Type Journal Article - Population and Development Review
Title Fertility Transitions in Ghana and Kenya: Trends, Determinants, and Implications for Policy and Programs
Volume 43
Issue S1
Publication (Day/Month/Year) 2017
Page numbers 289-307
URL https://www.infona.pl/resource/bwmeta1.element.wiley-padr-v-43-i-S1-padr12010
As a continent with 54 independent states, Africa's diversity is often highlighted but frequently forgotten when fertility is discussed. Fifty and more years ago, to consider that all African countries and societies had a single fertility pattern (large numbers of children) and single trend (unchanging over time) was a valid characterization. Since the 1960s, however, that uniformity has disappeared, replaced by substantial inter- and intra-country differences in fertility patterns and trends that render previous perceptions of continent-wide homogeneity obsolete.

In this chapter we consider two African countries—Ghana and Kenya—whose fertility patterns and trends, and their determinants, have been well documented (Bongaarts 2008; Garenne 2008; Machiyama 2010; Shapiro and Gebreselassie 2008; Sneeringer 2009). Both countries have benefited from regular World Fertility Surveys (WFS) and Demographic and Health Surveys (DHS) that record trends in fertility, family planning (FP), and other relevant indicators. The recently introduced Performance Monitoring and Accountability 2020 (PMA2020) surveys monitor progress since 2012 for the FP2020 initiative, and occasional Situation Analysis and Service Provision Assessment surveys have also detailed the readiness of the health system in both countries to make quality FP services available.

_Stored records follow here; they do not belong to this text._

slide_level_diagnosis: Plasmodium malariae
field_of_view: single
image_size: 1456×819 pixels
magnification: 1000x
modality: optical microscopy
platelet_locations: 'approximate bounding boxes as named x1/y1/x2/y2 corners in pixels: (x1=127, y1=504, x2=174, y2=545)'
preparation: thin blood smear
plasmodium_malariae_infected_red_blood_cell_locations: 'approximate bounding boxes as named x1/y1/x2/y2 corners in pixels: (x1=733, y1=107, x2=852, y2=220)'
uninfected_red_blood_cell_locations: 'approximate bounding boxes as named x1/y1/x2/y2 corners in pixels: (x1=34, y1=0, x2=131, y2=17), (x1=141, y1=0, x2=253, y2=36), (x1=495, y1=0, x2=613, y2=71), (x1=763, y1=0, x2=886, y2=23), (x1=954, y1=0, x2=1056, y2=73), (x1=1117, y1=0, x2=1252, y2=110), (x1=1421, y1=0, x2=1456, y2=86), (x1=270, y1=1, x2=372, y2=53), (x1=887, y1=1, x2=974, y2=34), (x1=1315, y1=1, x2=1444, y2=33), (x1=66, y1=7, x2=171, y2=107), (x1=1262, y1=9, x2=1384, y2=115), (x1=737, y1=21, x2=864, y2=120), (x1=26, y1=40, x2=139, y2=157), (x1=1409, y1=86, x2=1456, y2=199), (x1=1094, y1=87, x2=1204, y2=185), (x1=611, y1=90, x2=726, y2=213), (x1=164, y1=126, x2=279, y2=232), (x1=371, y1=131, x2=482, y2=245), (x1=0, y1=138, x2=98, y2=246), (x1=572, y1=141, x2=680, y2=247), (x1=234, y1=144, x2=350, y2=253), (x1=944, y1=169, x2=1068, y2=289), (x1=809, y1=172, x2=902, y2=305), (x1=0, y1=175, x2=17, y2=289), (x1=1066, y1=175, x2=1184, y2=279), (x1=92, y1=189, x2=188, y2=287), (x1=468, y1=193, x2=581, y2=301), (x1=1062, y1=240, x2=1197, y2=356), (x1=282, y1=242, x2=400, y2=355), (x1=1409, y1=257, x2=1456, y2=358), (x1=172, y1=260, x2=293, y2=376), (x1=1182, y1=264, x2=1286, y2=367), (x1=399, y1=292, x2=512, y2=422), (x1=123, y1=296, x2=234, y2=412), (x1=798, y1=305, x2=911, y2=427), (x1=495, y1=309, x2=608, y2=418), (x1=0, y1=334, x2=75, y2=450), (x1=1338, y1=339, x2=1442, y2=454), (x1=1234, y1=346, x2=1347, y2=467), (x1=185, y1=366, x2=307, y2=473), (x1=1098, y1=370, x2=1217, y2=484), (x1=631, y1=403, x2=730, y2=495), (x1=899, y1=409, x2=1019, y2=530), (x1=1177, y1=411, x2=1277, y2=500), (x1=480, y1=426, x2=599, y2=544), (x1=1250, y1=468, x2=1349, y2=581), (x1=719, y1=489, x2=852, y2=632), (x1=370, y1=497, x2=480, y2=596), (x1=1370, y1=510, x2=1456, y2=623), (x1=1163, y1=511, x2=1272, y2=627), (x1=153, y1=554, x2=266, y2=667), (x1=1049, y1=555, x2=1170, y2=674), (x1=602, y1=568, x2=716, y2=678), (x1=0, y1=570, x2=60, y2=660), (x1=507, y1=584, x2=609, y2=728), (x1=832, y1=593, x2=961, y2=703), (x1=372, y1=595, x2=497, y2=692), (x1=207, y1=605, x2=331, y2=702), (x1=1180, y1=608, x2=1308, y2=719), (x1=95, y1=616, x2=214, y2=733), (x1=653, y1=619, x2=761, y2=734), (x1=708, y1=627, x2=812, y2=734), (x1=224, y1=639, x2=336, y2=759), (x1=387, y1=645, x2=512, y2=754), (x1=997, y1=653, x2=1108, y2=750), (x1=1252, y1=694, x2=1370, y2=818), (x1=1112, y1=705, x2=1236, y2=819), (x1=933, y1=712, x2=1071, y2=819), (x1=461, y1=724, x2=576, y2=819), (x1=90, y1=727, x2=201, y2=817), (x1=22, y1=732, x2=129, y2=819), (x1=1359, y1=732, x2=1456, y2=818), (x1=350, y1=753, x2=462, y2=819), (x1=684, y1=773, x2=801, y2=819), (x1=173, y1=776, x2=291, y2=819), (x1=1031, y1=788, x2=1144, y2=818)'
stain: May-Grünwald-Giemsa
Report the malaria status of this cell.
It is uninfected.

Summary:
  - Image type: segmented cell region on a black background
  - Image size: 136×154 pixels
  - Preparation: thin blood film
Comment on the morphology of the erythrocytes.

Ghana and Kenya share some common history: both have relatively strong health system legacies from the period of British colonialization; both were among the earliest countries to achieve independence; they were the first two African countries that developed policies to address population growth in the 1960s; and both have received substantial and sustained resources over several decades from many external donors and technical assistance organizations explicitly intended to increase the availability and quality of family planning services. However, they are composed of cultures that are both diverse within each country and markedly different in many ways between the two countries. The two countries demonstrate remarkably different pathways in fertility and family planning patterns and trends from the 1970s to the present. We highlight some of the key differences and similarities, explain why they have occurred, and identify insights that could inform a wider understanding of fertility transitions and the role of family planning in other African countries.